**Text section:**
# # #

TRAVERSE CITY, Mich. — Some of the Great Lakes' treasured national parks are showing ill effects of climate change that are likely to worsen in coming decades, from shoreline erosion to decline of certain wildlife and plant species, a former park system administrator said Wednesday.

Without changes in public policies and personal habits that pump greenhouse gases into the atmosphere, the parks could lose qualities that attract visitors and support unique ecosystems, Stephen Saunders, former deputy assistant secretary of the Interior Department, said in a report released by two advocacy groups.

"Human disruption of the climate is the greatest threat ever to America's national parks," Saunders said. "Threads are being pulled out of the tapestry of these parks and the parks are beginning to lose their luster."

The Rocky Mountain Climate Organization and the Natural Resources Defense Council helped produce Saunders' report, which focused on five parks or lakeshores in the region: Indiana Dunes in Indiana; Isle Royale, Sleeping Bear and Pictured Rocks in Michigan; and Apostle Islands in Wisconsin. Together, they drew more than 4 million visitors in 2010.

# # #

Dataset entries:
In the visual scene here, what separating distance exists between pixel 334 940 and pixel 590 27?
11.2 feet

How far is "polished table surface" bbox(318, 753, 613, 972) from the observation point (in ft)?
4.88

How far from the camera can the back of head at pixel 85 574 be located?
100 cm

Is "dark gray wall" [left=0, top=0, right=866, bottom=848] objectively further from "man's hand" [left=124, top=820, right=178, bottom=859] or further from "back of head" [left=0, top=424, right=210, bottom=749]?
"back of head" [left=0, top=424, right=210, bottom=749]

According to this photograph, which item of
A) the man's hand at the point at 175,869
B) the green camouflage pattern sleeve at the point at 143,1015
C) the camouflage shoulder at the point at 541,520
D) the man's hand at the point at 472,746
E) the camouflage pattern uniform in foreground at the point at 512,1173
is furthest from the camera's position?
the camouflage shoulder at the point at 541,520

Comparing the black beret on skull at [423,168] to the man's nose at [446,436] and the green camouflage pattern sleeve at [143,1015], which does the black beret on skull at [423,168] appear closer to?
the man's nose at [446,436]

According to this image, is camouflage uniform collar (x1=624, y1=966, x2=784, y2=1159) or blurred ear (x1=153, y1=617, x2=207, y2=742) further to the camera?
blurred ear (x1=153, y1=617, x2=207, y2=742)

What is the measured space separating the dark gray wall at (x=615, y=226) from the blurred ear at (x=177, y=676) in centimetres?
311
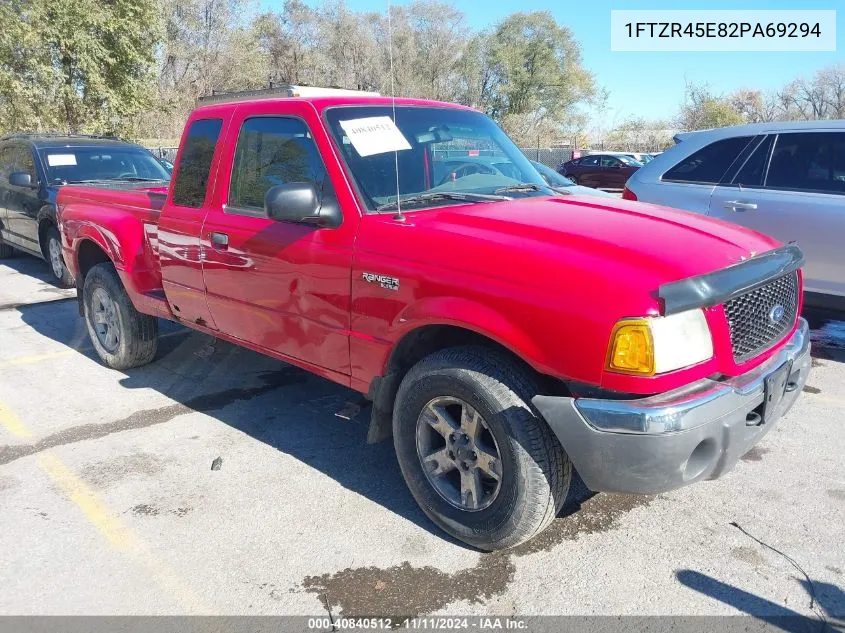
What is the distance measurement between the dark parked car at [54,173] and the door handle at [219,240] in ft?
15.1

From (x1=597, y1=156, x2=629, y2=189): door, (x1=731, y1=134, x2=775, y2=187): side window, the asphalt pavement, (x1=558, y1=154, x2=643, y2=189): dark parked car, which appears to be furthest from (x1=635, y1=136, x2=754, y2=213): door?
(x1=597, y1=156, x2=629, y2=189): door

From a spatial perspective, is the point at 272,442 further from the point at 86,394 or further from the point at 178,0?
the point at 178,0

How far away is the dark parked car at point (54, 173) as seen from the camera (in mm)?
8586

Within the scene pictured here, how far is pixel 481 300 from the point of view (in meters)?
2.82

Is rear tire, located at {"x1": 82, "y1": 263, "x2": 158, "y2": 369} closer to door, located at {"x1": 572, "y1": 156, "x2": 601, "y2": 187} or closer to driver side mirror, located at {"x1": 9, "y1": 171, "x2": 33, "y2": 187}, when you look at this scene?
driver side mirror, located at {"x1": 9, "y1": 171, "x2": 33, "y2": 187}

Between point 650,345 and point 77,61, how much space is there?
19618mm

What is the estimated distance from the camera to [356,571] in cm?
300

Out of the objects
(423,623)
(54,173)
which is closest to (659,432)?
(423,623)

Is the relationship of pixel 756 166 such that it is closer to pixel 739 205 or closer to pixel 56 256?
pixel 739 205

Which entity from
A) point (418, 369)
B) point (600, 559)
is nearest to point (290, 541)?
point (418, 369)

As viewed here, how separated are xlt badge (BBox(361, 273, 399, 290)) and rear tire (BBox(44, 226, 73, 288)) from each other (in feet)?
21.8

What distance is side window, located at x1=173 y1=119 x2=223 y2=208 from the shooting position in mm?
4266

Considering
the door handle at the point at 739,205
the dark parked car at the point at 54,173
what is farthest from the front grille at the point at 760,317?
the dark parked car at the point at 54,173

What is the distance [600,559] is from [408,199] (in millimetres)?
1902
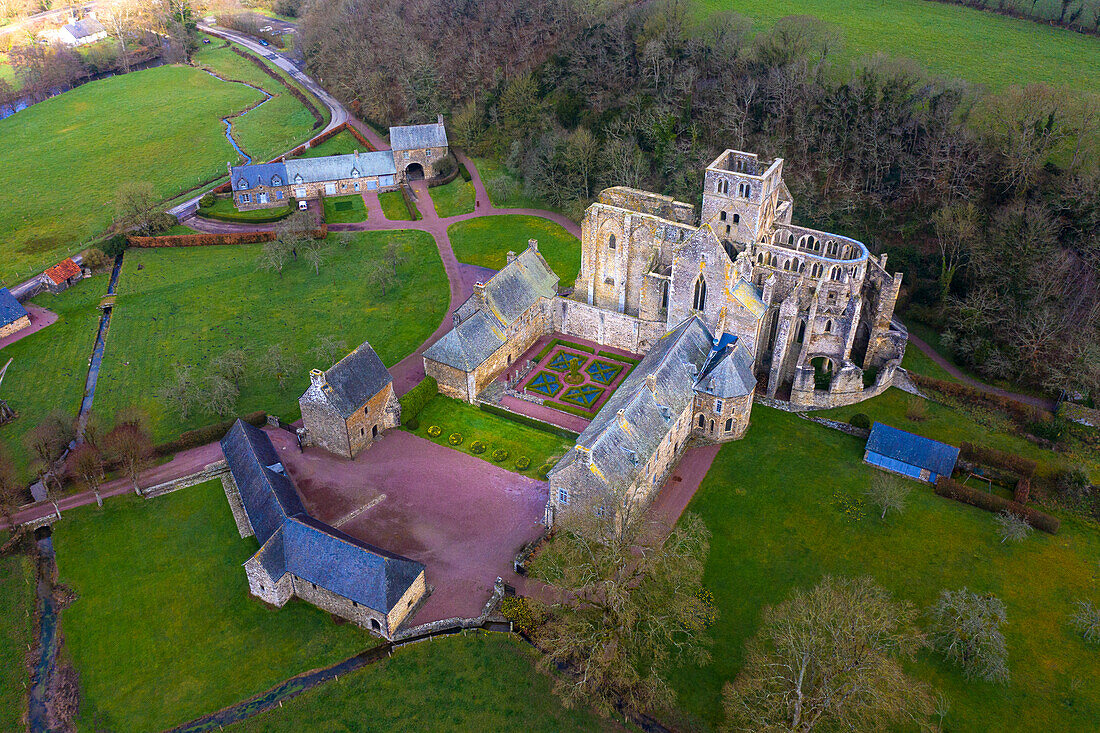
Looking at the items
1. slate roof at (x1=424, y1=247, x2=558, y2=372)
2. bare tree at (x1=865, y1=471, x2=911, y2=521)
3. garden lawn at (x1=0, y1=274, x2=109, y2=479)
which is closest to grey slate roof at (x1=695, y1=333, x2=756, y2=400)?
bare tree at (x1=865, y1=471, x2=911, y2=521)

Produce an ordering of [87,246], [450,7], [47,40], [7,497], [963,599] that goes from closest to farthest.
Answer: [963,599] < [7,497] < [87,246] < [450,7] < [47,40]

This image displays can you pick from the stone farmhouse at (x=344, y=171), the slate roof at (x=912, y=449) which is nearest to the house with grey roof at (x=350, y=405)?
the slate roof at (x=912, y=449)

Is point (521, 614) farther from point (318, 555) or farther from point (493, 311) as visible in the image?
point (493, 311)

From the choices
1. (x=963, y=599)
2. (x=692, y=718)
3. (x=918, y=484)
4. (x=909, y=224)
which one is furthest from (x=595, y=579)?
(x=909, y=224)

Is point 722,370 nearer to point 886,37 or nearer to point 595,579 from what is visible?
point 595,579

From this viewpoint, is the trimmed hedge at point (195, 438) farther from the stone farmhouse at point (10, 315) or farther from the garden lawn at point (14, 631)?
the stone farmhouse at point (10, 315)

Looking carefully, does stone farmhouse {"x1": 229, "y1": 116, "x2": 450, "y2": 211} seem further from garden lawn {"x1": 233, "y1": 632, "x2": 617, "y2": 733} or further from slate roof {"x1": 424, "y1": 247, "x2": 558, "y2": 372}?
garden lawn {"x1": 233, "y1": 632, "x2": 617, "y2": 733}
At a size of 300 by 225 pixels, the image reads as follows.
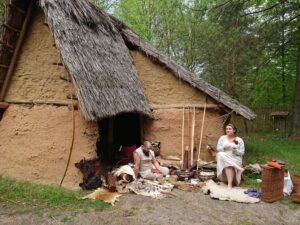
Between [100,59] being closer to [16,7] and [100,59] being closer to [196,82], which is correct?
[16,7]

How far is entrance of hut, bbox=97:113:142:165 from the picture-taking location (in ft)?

# # #

**Problems to solve:**
**A)** Print the portion of the Great Lakes parks article that begins at the words "The Rocky Mountain" and stops after "visitors in 2010.".
**B)** Turn the paragraph of the Great Lakes parks article beginning "The Rocky Mountain Climate Organization" into a brief list that keeps its main facts.

**Outputs in order:**
**A)**
The Rocky Mountain Climate Organization and the Natural Resources Defense Council helped produce Saunders' report, which focused on five parks or lakeshores in the region: Indiana Dunes in Indiana; Isle Royale, Sleeping Bear and Pictured Rocks in Michigan; and Apostle Islands in Wisconsin. Together, they drew more than 4 million visitors in 2010.

**B)**
- Report producers: the Rocky Mountain Climate Organization and the Natural Resources Defense Council helped produce Saunders' report.
- Parks and lakeshores covered:
  - Indiana Dunes (Indiana)
  - Isle Royale (Michigan)
  - Sleeping Bear (Michigan)
  - Pictured Rocks (Michigan)
  - Apostle Islands (Wisconsin)
- Visitors: together, they drew more than 4 million visitors in 2010.